Let’s enumerate a few reasons.
–Looking at one play in a 60-minute game is simplistic, even if it is a short field goal to give a team a lead in the final minute. What went on the previous 59 minutes and 40 seconds … all of that must be taken into account, but ignoring that in favor of one swing of Walsh’s leg is just wrong.
–This was not a miss on some pleasant afternoon in October. This was in sub-zero Minnesota temperatures, in January, end of the game, and Blair Walsh had been standing on the sidelines for most of the previous three hours. He would have been stiff and cold and also anxious.

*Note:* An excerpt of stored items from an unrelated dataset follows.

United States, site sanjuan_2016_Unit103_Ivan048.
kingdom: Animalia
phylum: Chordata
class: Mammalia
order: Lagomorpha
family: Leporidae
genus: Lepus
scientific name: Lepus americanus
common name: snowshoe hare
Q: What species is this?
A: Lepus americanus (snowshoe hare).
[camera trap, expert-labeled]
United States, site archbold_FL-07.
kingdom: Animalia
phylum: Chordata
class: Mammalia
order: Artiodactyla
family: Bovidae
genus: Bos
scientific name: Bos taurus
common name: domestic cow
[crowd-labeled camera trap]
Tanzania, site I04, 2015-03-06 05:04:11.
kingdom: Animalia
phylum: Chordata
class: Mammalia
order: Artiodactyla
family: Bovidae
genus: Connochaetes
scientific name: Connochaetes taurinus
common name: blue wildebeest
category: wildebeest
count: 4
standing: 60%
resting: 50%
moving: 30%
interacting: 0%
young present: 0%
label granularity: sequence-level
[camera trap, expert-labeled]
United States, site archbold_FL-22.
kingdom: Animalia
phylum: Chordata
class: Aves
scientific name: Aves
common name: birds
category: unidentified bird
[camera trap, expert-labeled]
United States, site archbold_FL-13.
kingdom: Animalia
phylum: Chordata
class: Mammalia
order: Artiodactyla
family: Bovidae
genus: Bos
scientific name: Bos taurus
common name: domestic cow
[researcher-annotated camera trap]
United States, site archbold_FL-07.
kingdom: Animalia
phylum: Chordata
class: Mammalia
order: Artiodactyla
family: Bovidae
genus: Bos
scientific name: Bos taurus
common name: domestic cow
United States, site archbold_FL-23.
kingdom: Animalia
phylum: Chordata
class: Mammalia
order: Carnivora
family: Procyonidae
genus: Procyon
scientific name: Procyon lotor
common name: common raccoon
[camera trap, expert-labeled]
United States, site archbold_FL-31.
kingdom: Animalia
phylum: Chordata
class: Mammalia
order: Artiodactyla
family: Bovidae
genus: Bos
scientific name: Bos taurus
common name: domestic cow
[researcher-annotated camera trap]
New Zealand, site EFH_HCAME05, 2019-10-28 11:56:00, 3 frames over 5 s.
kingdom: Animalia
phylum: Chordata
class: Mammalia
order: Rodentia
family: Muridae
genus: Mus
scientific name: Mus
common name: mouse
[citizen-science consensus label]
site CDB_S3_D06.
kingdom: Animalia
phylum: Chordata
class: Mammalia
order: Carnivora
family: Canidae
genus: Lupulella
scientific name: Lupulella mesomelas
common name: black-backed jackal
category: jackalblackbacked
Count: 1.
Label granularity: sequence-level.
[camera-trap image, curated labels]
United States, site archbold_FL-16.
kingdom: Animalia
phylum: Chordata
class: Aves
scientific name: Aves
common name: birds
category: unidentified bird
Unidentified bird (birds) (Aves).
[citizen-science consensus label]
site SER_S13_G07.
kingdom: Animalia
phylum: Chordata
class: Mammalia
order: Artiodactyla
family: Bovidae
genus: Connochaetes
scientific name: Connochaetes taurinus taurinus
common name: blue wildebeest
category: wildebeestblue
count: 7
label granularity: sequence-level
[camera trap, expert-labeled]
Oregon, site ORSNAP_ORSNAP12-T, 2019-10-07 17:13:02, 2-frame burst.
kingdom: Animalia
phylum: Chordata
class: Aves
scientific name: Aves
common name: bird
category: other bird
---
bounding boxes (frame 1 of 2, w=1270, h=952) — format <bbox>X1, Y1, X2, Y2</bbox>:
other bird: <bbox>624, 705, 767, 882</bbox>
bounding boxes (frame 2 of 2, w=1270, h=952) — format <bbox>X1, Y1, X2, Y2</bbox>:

–Kickers are all too easy to marginalize and scapegoat. At the NFL level, kickers rarely interact with teammates at practices or in the game. It’s the kicker, almost always the punter (as holder) and the long-snapper. The three of them spend a lot of time with each other. The kicker and punter, however, are not considered real football players by the rest of the team or by coaches. Everyone knows it.
–Coaches are predisposed to dislike kickers for being less than perfect, and Vikings coach Mike Zimmer showed that bias when, after the game, he said of the missed kick: “It’s a chip shot. He’s got to make it.”
–NFL kickers are insanely good, which leads to coaches considering them robotic deliverers of three-point chunks. Check the regular-season numbers. NFL kickers collectively made 104-of-152 this season — from 50-plus yards. Walsh had been 29-of-34 from all ranges, including 6-of-8 from 50-plus. Coaches are shocked when they miss.
–The rest of the Vikings have to take some responsibility. They gave up only 10 points, but all of them came in the fourth quarter. A blown coverage, an Adrian Peterson fumble … those led to a touchdown and field goal that won it for the Seahawks. Also, the Vikings offense consisted of little other than … Blair Walsh, who was 3-for-3 on field goals, before his miss.
–Did we mention it was cold? Almost a record cold. As the holder, Jeff Locke noted, kicking a football in that weather is like kicking a brick, and the tolerances for slightly left and slightly right diminish markedly.
–Locke conceded Walsh was kicking the laces, which is never good. Locke said he should have spun the ball to get the laces out of the way, but he was worried about his ability to do so in that weather. Said Locke: “I’ve got to spin it. Simple as that. In these conditions, it’s very difficult to do, to control the spin. But that’s part of my job. So I’ve got to do it.” He said he and the snapper, Kevin McDermott, are there to “make it look as easy as possible for Blair, and that picture is not the laces staring him in the face.”
The NFL is a league where everyone is dispensable, but kickers are even more so. Coaches see them as interchangeable, then send out their guy and expect him to produce every time. And if he does not, they turn on them immediately.
Blair Walsh at least will not have to deal with angry fans in Minneapolis because he is almost certain to be released. Mike Zimmer is not going to want to see him when the team assembles for training.